Regarding keiko, the word "generally" suggests that this is the most common arrangement; I don't think that's true. Particularly if a teacher is following the custom of having senior students teach less senior students, not all of them need to be in the tea room at the same time: some might be learning things in the mizuya while others are practicing guest duties and one student is performing a temae for the teacher, for instance. As for chakai involving many guests, that's potentially a different story, but I'd still like to see a reference. Exploding Boy (talk) 14:48, 16 May 2009 (UTC)

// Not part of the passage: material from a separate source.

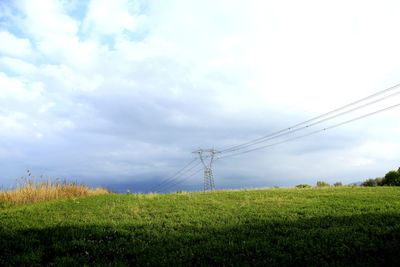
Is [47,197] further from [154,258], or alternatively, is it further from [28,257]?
[154,258]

Punctuation marks inside the Quotation marks[edit]

Regarding the edit[5] made by User:Exploding Boy, a discussion is being made hereWikipedia talk:Manual of Style#Related argument at Japanese tea ceremony. Please participate in the discussion there. ―― Phoenix7777 (talk) 22:25, 25 November 2009 (UTC)

As that discussion was fairly clear that the guideline is still indeed the guideline, I've restored the "logical" quotes. (talk) 02:44, 8 December 2009 (UTC)

"The" Japanese Tea Ceremony[edit]

Many English language sources do refer to "the" Japanese Tea Ceremony, yes, but that's not strictly accurate. Given that there are dozens (if not hundreds) of schools and hundreds of temae, there is no such thing as one monolithic or representative "Japanese tea ceremony."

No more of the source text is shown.